WHAT YOU WILL DO: Output all entries verbatim. Skip pictures.

# # # # # # #

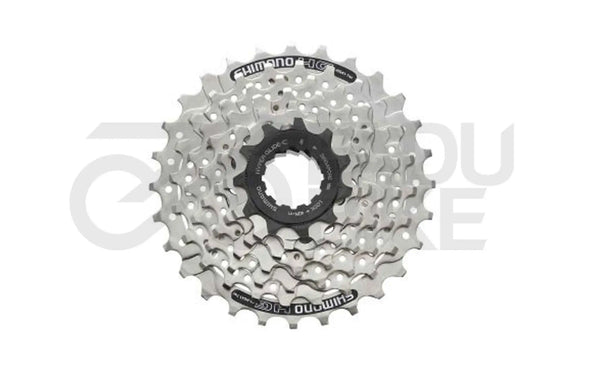 Fahrrad Kassette Shimano Acera CS-HG41 7-fach 11-28T Silber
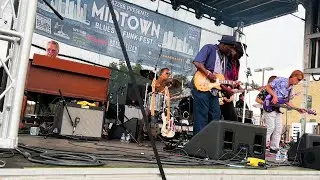 @Midtown Blues & Jazz Fest 
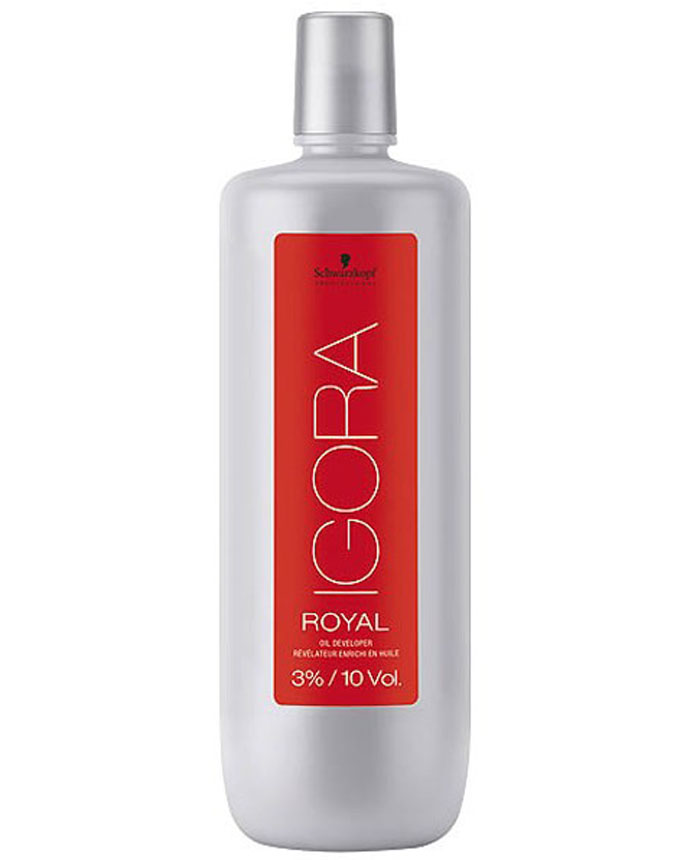 Schwarzkopf Professional Igora Royal 3% 10 Volume Oil Developer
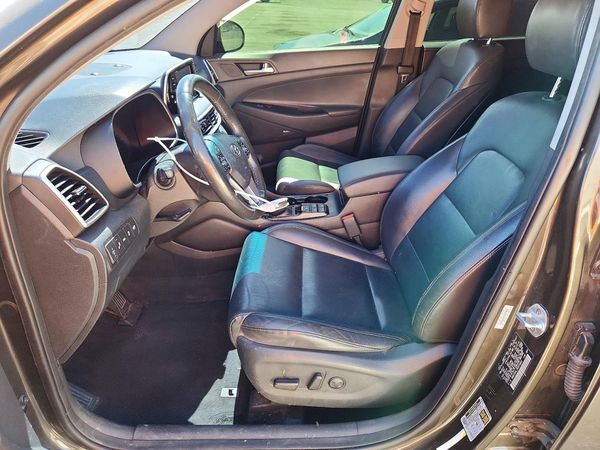 2019 HYUNDAI TUCSON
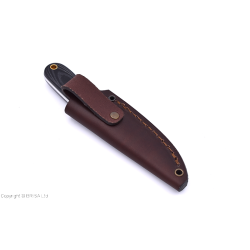 Necker 70 Sort Micarta - Brisa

# # # # # # #

EXERCISE OUTPUT:
 Fahrrad Kassette Shimano Acera CS-HG41 7-fach 11-28T Silber
 @Midtown Blues & Jazz Fest 
 Schwarzkopf Professional Igora Royal 3% 10 Volume Oil Developer
 2019 HYUNDAI TUCSON
 Necker 70 Sort Micarta - Brisa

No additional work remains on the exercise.